━━━━━ SOURCE MATERIAL ━━━━━
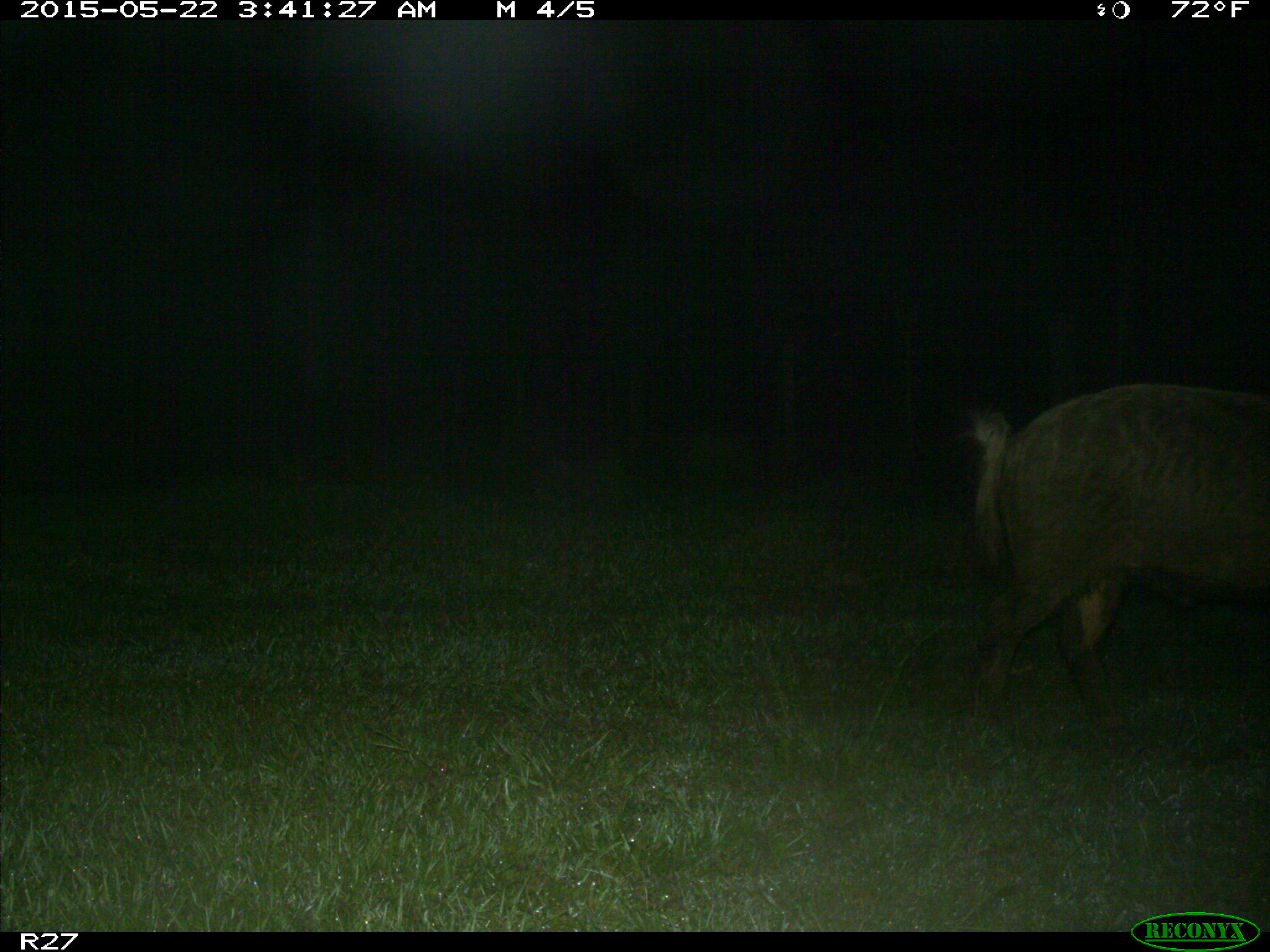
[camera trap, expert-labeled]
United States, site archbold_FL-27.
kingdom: Animalia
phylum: Chordata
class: Mammalia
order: Artiodactyla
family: Suidae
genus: Sus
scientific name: Sus scrofa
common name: wild boar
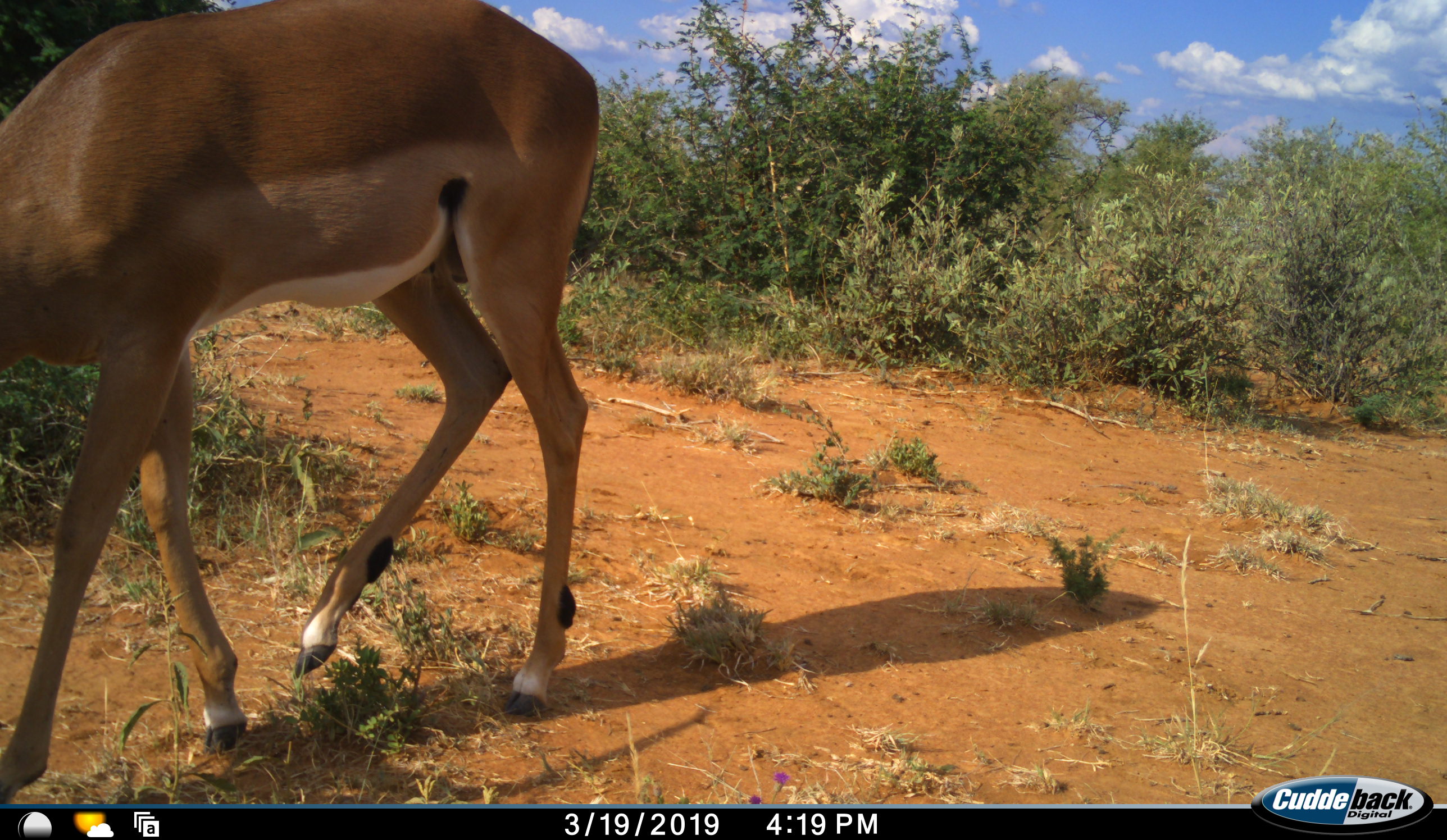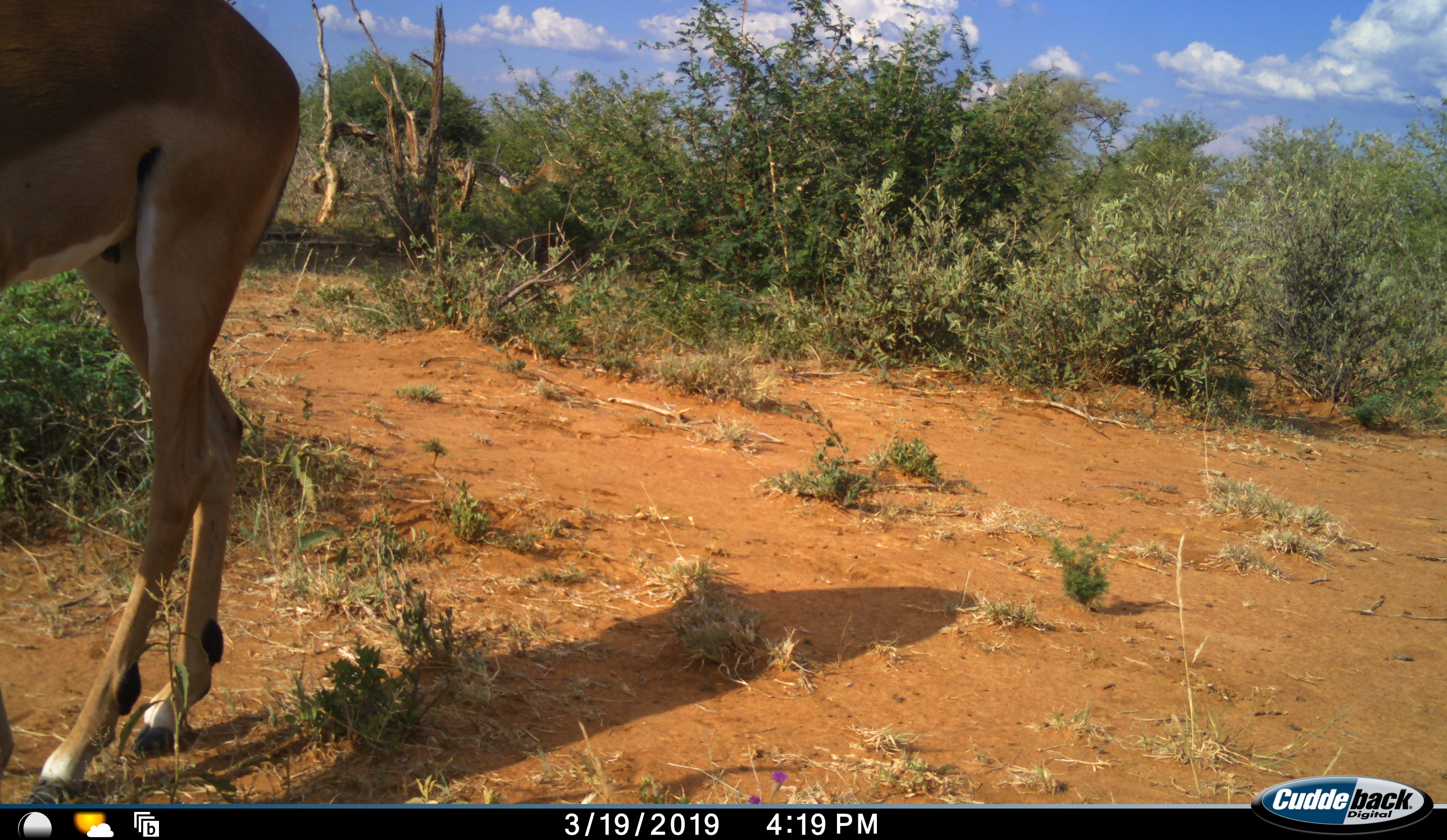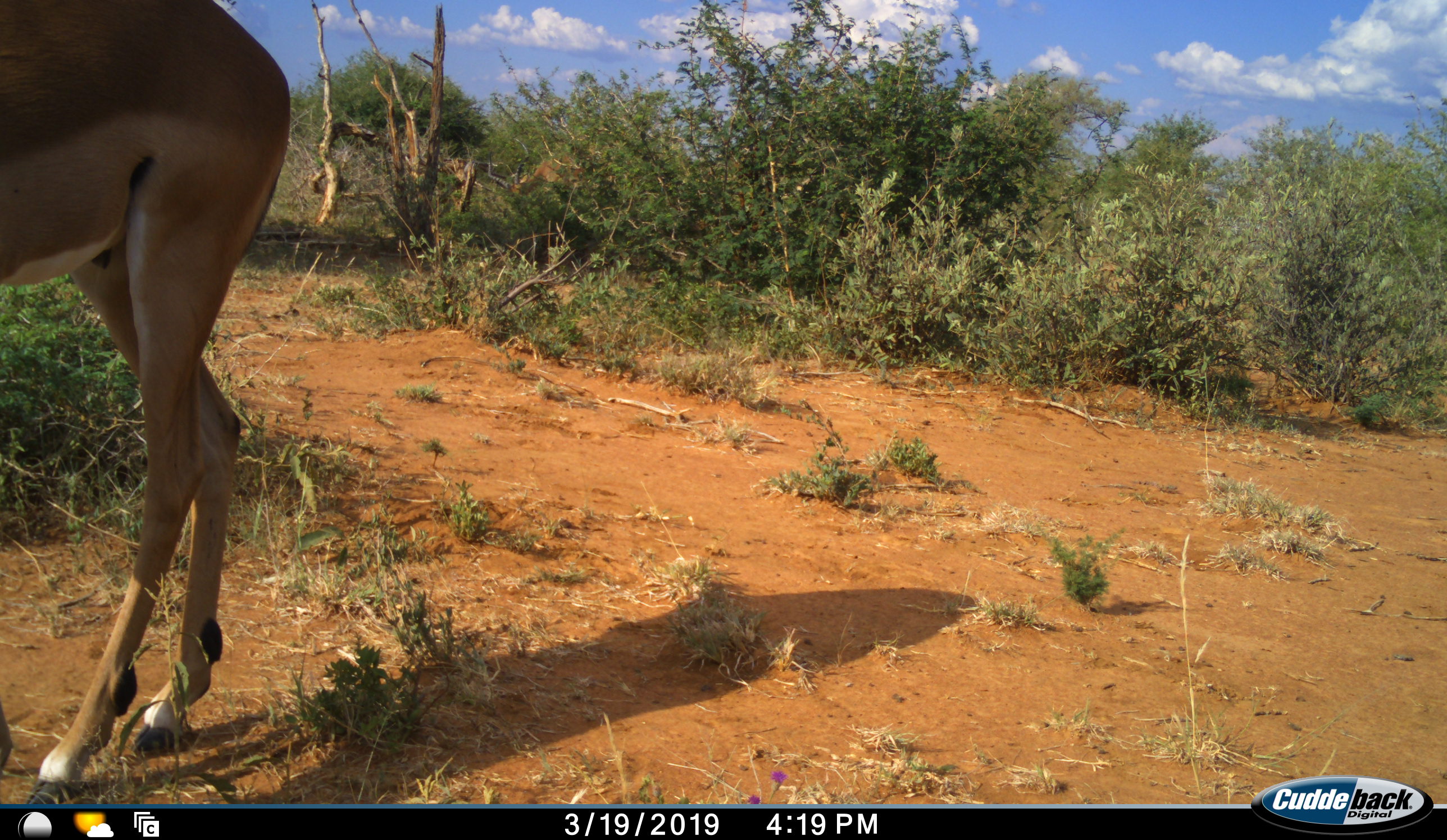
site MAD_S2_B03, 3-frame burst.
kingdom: Animalia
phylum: Chordata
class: Mammalia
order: Artiodactyla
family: Bovidae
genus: Aepyceros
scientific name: Aepyceros melampus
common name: impala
Impala (Aepyceros melampus), count 1. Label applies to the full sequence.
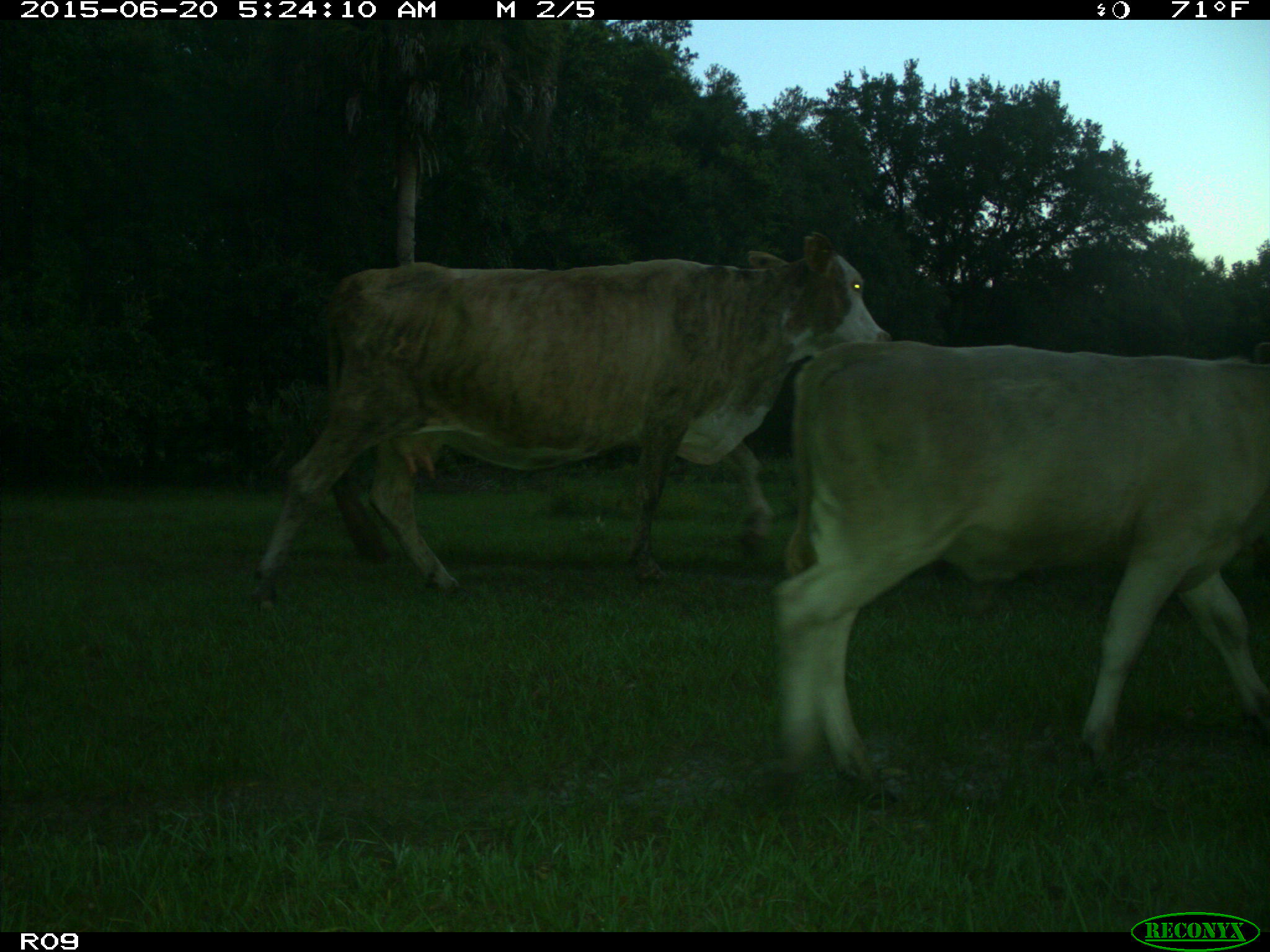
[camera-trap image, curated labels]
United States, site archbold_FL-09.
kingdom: Animalia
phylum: Chordata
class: Mammalia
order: Artiodactyla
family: Bovidae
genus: Bos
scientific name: Bos taurus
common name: domestic cow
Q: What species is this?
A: Bos taurus (domestic cow).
━━━━━
**PROBLEM REQUIREMENTS**
Please copy the data shown above word for word, omitting the pictures.

**EXERCISE OUTPUT**
[camera trap, expert-labeled]
United States, site archbold_FL-27.
kingdom: Animalia
phylum: Chordata
class: Mammalia
order: Artiodactyla
family: Suidae
genus: Sus
scientific name: Sus scrofa
common name: wild boar
site MAD_S2_B03, 3-frame burst.
kingdom: Animalia
phylum: Chordata
class: Mammalia
order: Artiodactyla
family: Bovidae
genus: Aepyceros
scientific name: Aepyceros melampus
common name: impala
Impala (Aepyceros melampus), count 1. Label applies to the full sequence.
[camera-trap image, curated labels]
United States, site archbold_FL-09.
kingdom: Animalia
phylum: Chordata
class: Mammalia
order: Artiodactyla
family: Bovidae
genus: Bos
scientific name: Bos taurus
common name: domestic cow
Q: What species is this?
A: Bos taurus (domestic cow).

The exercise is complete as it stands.